*WRITTEN INSTRUCTION*. The article below concerns a possible seven-year contract for Cliff Lee. List every word it offers inside parentheses as a choice for filling in the blank.

*SOURCE EXTRACT*.
▬▬▬▬▬▬▬▬▬▬

Forget the fact he's 32, teams are right to offer Cliff Lee a seven-year deal

Looks like some team out there might give Cliff Lee(notes) a seven-year contract, and coming soon thereafter will be all sorts of hand-wringing about it, about the (fill in your adjective of choice: insanity, stupidity, lunacy, irresponsibility, ridiculousness) of handing that many years and more than $150 million to a 32-year-old pitcher.

Before natural instinct ushers you down that path, too, take a moment to consider everything about Lee – not his age but his place in baseball's current landscape – and you'll recognize why the above premise is dead wrong.

Giving Cliff Lee seven years is precisely the right thing to do.

It is what the New York Yankees should do, or it is what the Texas Rangers should do, and it is what any team that seriously wants Cliff Lee should do. And not just because there are other willing teams out there.

SI.com reported Tuesday that two mystery teams have offered Lee a seven-year contract. Whether this is a convenient leak by Lee's representatives or something substantive matters not. The presumption of a seven-year deal is palpable enough that the Yankees and Rangers, both of whom covet Lee, must adjust their offers accordingly to be taken seriously. What seemed a two-team race just got an injection of intrigue.

The market bends teams to its will, and whether its forces are real or manufactured, they're nonetheless present. While it would be easy for performance and projections to determine a player's value, free agency never works that way. Whatever the hunger was for Jayson Werth(notes), it wasn't close to seven years and $126 million anywhere other than Washington.

▬▬▬▬▬▬▬▬▬▬

*GIVEN DATA*.
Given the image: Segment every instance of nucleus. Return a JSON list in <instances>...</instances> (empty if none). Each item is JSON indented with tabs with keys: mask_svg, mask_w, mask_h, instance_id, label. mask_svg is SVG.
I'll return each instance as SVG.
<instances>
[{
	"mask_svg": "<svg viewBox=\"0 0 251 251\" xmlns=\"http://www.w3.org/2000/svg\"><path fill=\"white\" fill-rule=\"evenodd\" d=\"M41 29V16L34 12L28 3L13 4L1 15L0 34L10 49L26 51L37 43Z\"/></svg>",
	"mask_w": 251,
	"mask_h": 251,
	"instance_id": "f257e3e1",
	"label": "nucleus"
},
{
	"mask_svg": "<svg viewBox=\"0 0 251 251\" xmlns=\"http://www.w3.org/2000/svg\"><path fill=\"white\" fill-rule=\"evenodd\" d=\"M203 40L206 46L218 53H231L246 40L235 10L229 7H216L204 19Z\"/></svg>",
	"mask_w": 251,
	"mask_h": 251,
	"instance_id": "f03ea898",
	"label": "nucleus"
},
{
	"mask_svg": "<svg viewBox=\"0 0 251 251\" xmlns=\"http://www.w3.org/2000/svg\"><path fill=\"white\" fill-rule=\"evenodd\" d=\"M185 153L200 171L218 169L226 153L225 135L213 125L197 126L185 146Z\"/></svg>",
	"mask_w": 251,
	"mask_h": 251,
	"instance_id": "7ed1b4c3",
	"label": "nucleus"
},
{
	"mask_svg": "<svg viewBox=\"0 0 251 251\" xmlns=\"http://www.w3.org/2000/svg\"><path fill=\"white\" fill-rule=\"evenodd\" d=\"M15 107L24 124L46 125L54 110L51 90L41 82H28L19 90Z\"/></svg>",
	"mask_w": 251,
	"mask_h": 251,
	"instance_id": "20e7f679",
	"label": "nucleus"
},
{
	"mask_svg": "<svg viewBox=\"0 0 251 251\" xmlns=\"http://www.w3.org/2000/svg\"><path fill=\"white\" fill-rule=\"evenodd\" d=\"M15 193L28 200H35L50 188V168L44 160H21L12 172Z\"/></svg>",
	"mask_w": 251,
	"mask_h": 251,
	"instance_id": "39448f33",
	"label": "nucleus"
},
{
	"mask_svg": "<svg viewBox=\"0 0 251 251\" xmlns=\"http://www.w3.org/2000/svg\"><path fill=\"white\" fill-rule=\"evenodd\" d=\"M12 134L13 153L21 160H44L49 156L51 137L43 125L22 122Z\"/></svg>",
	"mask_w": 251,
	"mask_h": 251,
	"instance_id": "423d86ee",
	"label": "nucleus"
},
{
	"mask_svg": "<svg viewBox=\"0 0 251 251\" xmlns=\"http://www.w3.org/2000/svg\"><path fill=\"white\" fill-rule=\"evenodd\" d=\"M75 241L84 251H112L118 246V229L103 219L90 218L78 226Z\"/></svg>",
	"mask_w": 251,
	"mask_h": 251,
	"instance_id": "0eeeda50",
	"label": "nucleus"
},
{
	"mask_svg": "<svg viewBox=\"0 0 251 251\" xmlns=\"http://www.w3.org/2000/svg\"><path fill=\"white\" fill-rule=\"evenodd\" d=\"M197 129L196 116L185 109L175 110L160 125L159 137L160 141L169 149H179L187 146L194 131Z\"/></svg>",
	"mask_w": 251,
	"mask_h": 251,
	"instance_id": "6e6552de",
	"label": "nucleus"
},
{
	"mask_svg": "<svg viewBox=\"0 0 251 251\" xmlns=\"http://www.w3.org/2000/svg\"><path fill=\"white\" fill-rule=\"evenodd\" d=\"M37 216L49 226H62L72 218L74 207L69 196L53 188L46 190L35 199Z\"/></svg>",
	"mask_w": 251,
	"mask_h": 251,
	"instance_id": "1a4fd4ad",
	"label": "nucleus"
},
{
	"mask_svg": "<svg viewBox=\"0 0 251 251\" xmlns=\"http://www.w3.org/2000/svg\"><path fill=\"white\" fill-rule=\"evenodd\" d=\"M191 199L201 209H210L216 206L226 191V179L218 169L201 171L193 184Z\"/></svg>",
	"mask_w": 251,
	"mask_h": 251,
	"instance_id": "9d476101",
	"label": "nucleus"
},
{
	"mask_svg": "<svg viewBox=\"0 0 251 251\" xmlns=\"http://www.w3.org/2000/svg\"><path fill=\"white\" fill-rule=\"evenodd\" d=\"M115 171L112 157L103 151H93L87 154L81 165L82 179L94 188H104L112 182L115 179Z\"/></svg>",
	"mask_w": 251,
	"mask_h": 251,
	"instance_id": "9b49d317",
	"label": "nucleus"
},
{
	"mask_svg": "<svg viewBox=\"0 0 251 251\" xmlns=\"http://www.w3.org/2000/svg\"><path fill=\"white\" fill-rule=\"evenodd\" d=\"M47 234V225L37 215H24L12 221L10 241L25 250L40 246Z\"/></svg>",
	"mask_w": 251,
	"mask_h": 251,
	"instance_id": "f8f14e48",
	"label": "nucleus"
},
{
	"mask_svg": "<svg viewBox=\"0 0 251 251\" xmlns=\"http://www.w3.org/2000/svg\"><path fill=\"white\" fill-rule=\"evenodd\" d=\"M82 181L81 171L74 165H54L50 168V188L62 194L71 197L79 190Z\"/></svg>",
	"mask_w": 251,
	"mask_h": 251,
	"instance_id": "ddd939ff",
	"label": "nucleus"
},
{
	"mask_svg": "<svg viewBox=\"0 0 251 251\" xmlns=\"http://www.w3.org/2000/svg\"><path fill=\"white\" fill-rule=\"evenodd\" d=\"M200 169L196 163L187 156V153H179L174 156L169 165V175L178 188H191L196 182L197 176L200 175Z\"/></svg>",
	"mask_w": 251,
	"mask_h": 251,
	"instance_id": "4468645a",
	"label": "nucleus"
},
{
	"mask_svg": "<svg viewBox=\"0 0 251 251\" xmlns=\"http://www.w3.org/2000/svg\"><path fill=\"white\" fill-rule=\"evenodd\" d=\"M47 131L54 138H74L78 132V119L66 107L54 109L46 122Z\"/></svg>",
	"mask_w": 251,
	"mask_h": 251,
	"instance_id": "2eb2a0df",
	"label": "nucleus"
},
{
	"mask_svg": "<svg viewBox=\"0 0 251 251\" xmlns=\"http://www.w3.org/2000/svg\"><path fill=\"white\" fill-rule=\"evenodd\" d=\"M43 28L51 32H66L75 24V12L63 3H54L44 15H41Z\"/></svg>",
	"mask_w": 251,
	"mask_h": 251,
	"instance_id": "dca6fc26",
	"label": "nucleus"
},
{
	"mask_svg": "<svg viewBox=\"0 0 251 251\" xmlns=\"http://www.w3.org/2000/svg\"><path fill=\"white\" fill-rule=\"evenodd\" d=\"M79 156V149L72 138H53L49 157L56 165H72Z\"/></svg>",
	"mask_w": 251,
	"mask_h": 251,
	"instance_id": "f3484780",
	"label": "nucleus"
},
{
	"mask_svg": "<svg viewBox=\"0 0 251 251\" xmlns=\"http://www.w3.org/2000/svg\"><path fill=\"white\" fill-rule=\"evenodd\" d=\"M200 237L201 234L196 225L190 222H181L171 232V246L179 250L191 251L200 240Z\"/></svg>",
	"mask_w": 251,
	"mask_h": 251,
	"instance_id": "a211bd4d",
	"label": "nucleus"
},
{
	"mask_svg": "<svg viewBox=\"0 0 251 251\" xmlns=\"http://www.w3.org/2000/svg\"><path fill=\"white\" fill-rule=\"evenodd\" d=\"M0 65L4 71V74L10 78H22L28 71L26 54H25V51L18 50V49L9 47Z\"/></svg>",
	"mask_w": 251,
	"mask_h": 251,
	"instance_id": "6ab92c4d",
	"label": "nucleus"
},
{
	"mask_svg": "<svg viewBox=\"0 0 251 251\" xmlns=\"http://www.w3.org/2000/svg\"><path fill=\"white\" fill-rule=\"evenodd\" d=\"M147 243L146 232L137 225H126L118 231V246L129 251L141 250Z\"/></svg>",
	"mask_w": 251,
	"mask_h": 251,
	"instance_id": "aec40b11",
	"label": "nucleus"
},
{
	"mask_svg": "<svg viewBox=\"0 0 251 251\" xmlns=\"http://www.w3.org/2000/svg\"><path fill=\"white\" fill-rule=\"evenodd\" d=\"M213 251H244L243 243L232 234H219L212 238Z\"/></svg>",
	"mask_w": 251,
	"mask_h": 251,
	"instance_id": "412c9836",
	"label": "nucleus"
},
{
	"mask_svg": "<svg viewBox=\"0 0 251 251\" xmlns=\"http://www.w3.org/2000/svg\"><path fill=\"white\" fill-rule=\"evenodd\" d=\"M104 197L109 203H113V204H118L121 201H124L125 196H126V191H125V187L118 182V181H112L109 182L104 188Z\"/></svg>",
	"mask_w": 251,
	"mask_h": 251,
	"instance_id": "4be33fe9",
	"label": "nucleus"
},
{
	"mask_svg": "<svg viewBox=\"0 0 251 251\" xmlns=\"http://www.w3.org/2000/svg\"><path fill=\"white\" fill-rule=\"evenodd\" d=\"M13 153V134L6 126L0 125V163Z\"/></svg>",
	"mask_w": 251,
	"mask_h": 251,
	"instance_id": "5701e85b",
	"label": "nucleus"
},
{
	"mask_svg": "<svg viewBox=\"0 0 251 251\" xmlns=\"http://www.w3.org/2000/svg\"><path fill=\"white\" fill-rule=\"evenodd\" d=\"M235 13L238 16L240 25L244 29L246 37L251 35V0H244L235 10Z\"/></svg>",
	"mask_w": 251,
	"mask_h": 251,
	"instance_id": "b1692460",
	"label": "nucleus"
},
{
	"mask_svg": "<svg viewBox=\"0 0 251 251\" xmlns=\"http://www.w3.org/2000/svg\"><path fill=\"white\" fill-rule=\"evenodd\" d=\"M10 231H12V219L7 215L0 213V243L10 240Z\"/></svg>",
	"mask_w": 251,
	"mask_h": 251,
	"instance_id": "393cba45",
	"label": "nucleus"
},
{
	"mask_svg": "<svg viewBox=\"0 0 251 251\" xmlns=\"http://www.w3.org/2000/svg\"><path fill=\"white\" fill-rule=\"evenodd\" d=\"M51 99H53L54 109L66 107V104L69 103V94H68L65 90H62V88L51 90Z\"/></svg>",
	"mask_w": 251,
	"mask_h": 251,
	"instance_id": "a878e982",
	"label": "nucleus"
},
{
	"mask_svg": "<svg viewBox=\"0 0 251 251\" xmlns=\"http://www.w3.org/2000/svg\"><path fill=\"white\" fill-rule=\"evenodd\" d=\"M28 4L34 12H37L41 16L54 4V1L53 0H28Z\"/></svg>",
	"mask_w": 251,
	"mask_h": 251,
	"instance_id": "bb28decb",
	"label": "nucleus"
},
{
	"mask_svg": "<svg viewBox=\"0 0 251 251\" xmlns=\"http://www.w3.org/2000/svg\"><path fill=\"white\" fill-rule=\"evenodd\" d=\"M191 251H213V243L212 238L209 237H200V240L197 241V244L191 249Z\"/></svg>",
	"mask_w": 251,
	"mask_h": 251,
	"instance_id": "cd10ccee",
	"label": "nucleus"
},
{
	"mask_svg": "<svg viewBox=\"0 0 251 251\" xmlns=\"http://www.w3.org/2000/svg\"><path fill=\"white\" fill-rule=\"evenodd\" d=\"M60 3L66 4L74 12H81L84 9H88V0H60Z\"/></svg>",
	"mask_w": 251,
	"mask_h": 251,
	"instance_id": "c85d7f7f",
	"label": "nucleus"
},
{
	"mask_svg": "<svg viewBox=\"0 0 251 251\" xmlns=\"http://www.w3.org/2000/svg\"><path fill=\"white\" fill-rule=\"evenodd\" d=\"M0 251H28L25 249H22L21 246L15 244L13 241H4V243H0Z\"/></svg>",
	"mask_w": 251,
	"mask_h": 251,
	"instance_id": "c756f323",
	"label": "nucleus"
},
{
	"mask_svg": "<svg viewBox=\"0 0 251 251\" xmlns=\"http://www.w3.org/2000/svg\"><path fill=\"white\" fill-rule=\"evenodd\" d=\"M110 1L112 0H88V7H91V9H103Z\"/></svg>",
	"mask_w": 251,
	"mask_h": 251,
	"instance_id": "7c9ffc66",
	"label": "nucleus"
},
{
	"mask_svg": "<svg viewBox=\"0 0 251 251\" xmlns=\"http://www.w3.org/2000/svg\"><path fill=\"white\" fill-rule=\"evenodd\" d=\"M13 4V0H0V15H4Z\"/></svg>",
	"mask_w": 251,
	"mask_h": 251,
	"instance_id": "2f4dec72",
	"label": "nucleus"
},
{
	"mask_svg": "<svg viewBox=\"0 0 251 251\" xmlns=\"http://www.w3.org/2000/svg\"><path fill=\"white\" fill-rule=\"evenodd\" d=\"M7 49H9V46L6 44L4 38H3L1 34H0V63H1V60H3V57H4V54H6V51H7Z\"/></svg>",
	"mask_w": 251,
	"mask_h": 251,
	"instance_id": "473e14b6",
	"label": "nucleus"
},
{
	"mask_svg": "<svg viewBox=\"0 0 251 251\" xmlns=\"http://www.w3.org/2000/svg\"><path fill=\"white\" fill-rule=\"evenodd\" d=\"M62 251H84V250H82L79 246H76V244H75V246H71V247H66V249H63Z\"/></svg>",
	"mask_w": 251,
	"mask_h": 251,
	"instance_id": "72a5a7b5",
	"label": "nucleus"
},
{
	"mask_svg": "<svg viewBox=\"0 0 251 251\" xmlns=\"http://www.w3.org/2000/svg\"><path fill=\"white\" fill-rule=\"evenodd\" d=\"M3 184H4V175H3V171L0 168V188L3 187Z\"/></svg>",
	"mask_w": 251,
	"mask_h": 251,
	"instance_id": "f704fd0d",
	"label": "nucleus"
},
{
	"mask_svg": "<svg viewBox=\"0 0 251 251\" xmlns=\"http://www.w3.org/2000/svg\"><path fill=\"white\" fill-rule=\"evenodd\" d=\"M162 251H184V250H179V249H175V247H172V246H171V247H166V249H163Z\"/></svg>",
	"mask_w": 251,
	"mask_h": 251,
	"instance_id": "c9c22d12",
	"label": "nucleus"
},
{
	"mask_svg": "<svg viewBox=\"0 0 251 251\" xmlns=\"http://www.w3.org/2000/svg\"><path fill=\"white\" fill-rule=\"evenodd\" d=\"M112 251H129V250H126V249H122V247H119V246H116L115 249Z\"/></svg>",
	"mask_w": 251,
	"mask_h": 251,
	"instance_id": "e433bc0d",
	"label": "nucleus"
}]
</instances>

▬▬▬▬▬▬▬▬▬▬

*THE REPLY*. insanity, stupidity, lunacy, irresponsibility, ridiculousness